Sim, foi barbarismo, mas já houve mais e pior. Ali, o que aconteceu foi o descarregar de uma frustração colectiva no símbolo do opressor, como se os corpos fossem os bonecos que se incendeiam nas manifestações. Em tempos medievais, as execuções das pessoas (VIVAS) eram bárbaras e o povo aplaudia como se estivesse num espectáculo.
Por estas razões obscuras - não sei se me estou a fazer entender - acho que sim, a Humanidade progride. Lentamente, muito lentamente, mas progride. Por isso, haja razão para ter esperança.
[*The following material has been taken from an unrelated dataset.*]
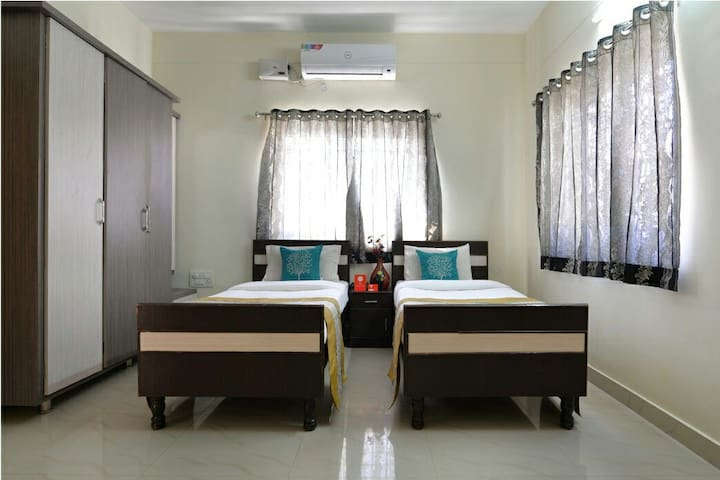 Stay for two @ I.T hub. - Hyderabad - Apartment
Publicado por _gotika_ em 01:43 AM | Comentários: (15)


Temos revolução?

Este blog tem-me mostrado uma característica de mim própria - se não um defeito grave, ainda não decidi - que é o facto de ser obsessiva. Nunca imaginei ser tão obsessiva!
Mas enquanto não me passa a fase vampiresca, vamos ao estado da nação. (A fase política não há maneira de passar...)
Hoje tive de sair de casa para uma entrevista de emprego para nada. Eu explico. A entrevista não era para emprego nenhum, e eu já sabia disso quando lá fui. Uma entrevista numa empresa de recursos humanos (e nada pequena) que me chamou para uma entrevista para a eventualidade de aparecer qualquer coisa onde eu “caiba”. E não estamos a falar de emprego para licenciados. Não, estamos a falar de coisas bem mais modestas.
Esta de uma entrevista “para nada” nunca me tinha acontecido. Ou já? Sim, talvez em 1994/1995. É o tal ciclo da “toma” e “retoma” da crise, sendo que quem “toma” com ela somos sempre nós. Sim, eu sei que esta é uma boca revisteira e populista.
Por ser fim de mês, por ter havido greve da Carris de manhã e os autocarros demorarem à tarde, porque as empresas de transportes suburbanos vão abolir o acordo com o passe social, porque subiu a gasolina para mais de um euro, porque as falências não param e o desemprego também não, porque o dinheiro não chega, tudo isto junto, garanto-vos que nunca tinha ouvido tantos protestos e reclamações como hoje!
Era na paragem, era dentro dos autocarros, foi de tarde e foi de noite. Hoje esteve tudo fulo da vida em Lisboa!
Isso é que é estranho porque eu hoje estava tão bem disposta, mas tão bem disposta... Mas eu estou apaixonada. Apaixonada pela escrita de Anne Rice mas não interessa, o que interessa é que estou apaixonada.
Acho que o governo devia distribuir ecstasy para de repente nos apaixonarmos todos e suspirarmos pelas pestanas do Durão e pelas madeixas da Manuela e pela carecada do Portas. Como eu lhes chamo, quando estão os três no Parlamento, juntinhos, tão bonitos, a santíssima trindade. A Manuela, por ser do sexo feminino, cabe o papel de Espírito Santo. Durão e Portas alternam.
E ouvi uma palavra nova no autocarro: “Isto é uma vragonha!”. VRAGONHA. Inclusive, ouvi falar do 25 de Abril, e não foi pela mesma pessoa.